*SELECTED EXCERPT*

===

Jeff Somple, president of Mack Molding, and Bryan Campbell, plant manager, explain the use of one of the company’s

plastic molding machines at the Arlington plant on Tuesday. Mack has had a successful year with sales and staff increasing depite the weak economy.

While many manufacturers in Vermont and around the world are still feeling the effects of the recession, Mack Molding had an increase in sales during the last fiscal year of about 10 percent, added about 55 jobs in the last 18 months, and expects to add jobs and grow sales in the next year.

Jeff Somple, president of Mack Molding’s northern division, said the company, which describes itself as a “custom plastics molder” specializing in plastics design, large part molding and medical device manufacturing, was adding a machining center to its plant on Warm Brook Road in Arlington. The additional capacity is expected to employ another 10 to 15 people in a workforce of about 450.

According to Somple, Mack has been doing well because of a strategy developed around 10 years ago.

“When we first really tried to reinvent our business back in 2000, 2001, and when we recognized that a lot of the work that we were doing at that time, which was a lot of computer (parts) work, was going to be going off-shore, we did some really difficult meetings here. We tried to redefine what we were going to (be and asked) are we even going to exist. We really looked at some markets that we thought were going to be somewhat resistant to the trend to go to China and other off-shore companies. Medical popped right up at us,” he said.

Somple said the medical market has proven to be successful for Mack because companies making medical equipment wanted better quality control than they might be able to get internationally and needed to work closely with a company as they designed the product. That would be difficult when the manufacturer and the buyer were a 22-hour plane trip apart, he said.

Another market Mack pursued were pieces that Somple said were big and cost a lot to shop. On Tuesday, for instance, Mack’s factory workers were assembling and shipping a large device for Pitney-Bowes that mail marketers would use to sort mail.

Mack also went after accounts where the seller needed various colors and styles, like office furniture, and other items that would be manufactured in “small” batches.

“In our world, 10,000 is considered low volume. Things that aren’t millions but thousands… we really started looking for products like that,” Somple said.

===

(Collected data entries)

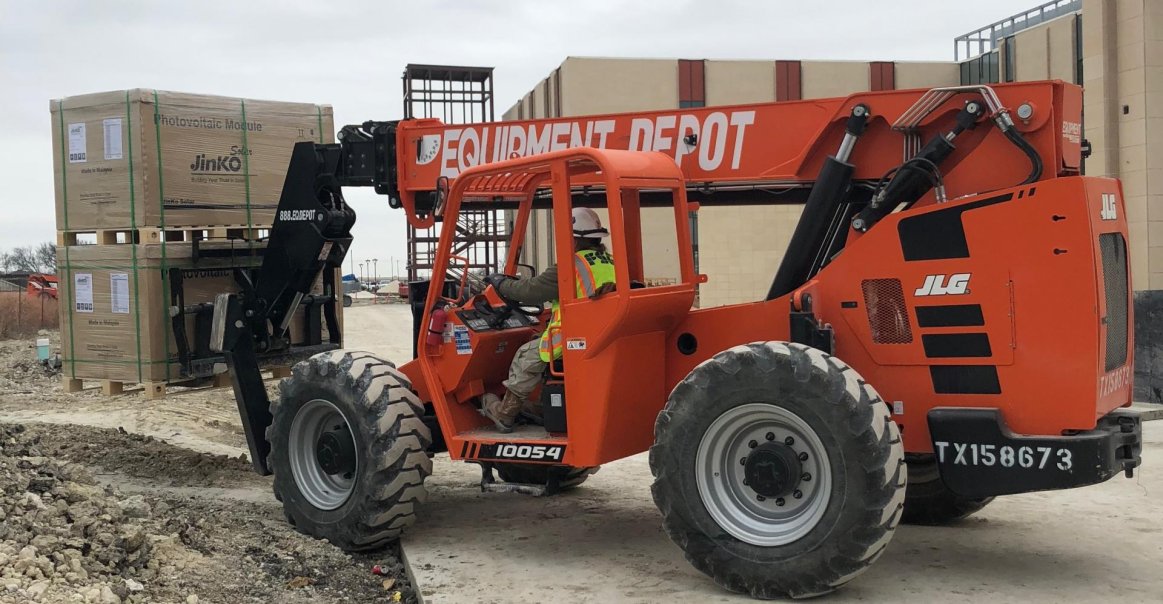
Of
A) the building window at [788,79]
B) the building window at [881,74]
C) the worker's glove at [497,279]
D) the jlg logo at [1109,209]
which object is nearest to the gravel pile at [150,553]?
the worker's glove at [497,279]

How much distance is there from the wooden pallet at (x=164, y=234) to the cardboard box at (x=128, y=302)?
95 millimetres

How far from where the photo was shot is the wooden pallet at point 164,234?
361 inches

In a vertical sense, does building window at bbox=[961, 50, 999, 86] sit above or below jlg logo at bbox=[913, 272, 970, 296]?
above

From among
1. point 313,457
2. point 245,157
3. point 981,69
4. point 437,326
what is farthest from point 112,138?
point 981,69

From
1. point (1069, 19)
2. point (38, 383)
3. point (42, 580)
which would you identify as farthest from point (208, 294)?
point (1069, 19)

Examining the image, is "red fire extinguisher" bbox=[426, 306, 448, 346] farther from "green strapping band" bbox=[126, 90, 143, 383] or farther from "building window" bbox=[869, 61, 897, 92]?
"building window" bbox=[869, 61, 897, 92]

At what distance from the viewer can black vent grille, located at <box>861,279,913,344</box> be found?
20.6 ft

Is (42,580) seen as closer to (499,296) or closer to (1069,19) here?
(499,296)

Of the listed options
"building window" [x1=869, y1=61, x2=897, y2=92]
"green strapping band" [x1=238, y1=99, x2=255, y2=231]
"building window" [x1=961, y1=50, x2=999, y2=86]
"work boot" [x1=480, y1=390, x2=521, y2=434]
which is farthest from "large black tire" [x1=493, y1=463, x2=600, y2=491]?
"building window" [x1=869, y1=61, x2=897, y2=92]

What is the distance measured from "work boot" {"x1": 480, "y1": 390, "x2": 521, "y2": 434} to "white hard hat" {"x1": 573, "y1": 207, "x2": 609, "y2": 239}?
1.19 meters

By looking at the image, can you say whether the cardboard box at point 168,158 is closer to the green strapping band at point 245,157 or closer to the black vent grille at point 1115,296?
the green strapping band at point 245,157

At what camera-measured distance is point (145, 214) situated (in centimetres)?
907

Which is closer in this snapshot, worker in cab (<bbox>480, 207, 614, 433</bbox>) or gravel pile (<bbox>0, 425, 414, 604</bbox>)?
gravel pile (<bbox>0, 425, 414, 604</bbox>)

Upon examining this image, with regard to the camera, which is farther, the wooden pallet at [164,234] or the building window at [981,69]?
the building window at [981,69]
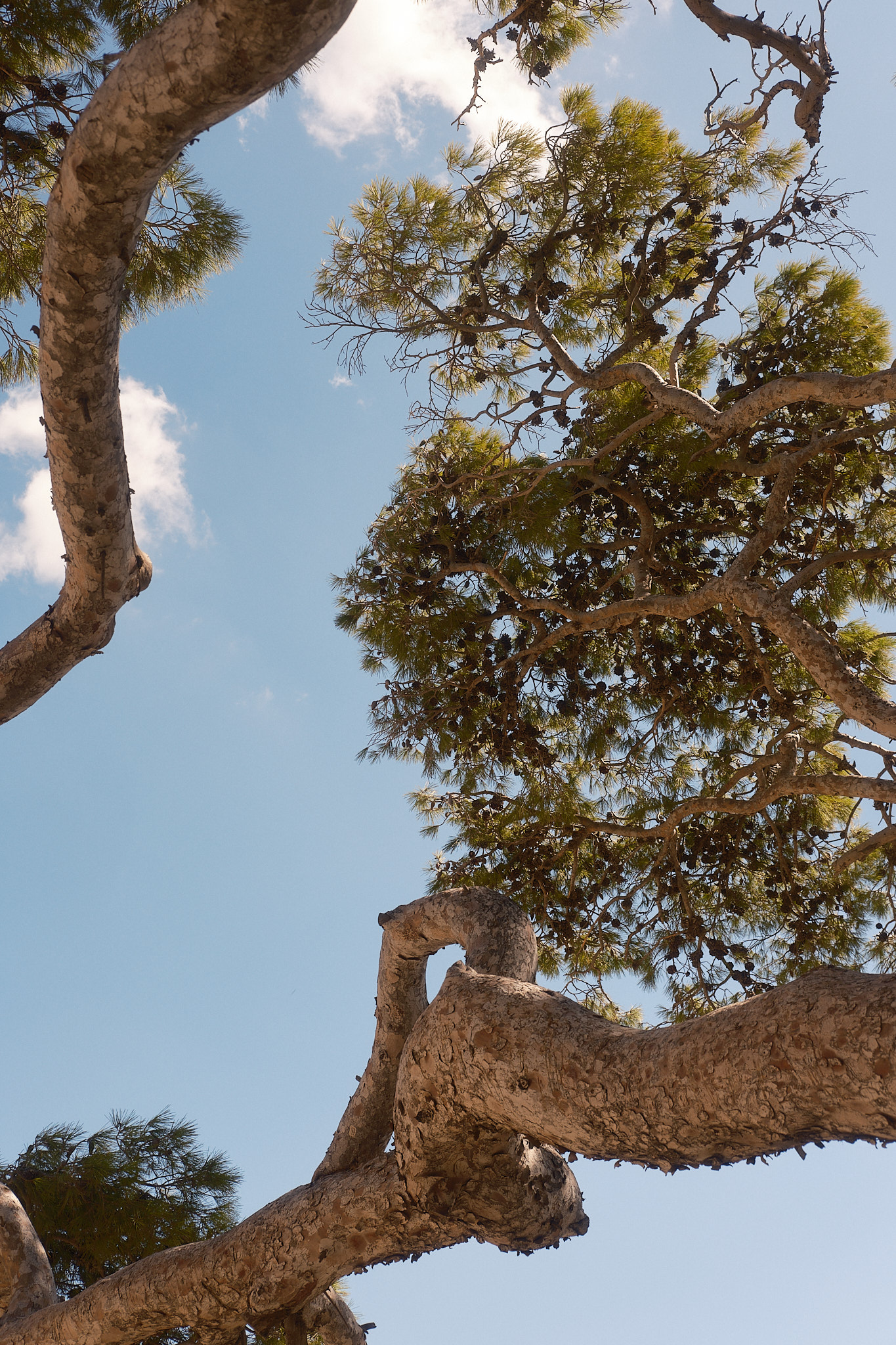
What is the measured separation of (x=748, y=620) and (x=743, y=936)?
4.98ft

===

*PROBLEM DESCRIPTION*
Write the next part of the news article on Mack Molding's growth, starting after the quote about products made in thousands rather than millions.

*RESPONSE*
Once Mack started getting the contracts to make products like medical devices and a milkshake machine that’s placed in a number of national convenience stores, word-of-mouth began to bring other customers to Mack.

Somple said Mack was also well-positioned to take advantage of opportunities that came because of the recession.

“Almost every one of our customers is another U.S. manufacturer. We make some or all of a product for them so they were really looking for people that were going to be around for the long haul, that had the money to invest in the technology and the people and the machinery required to make their product,” he said.

While Somple said he knew some in the manufacturing community were just happy not to lose ground, Mack has actually been increasing sales.

“We’ve aggressively pursued growth. We didn’t just hunker down and wait for the recession to pass,” said Julie Horst, a spokeswoman for Mack.

Somple used the example of Mack expanding to machining its own parts to keep quality control in-house and reduce wait time for parts. The Mack site in East Arlington is about to add the second-largest molding press, a 1,650-ton piece of equipment, in January.

The largest press is in Mack’s third manufacturing plant in Vermont in Cavendish. Throughout the company, Mack has about 125 molding presses.

Mack hasn’t just added equipment. From April 2009 to now, about 50 to 55 new employees have been taken on “during a fragile economic recovery,” Horst pointed out.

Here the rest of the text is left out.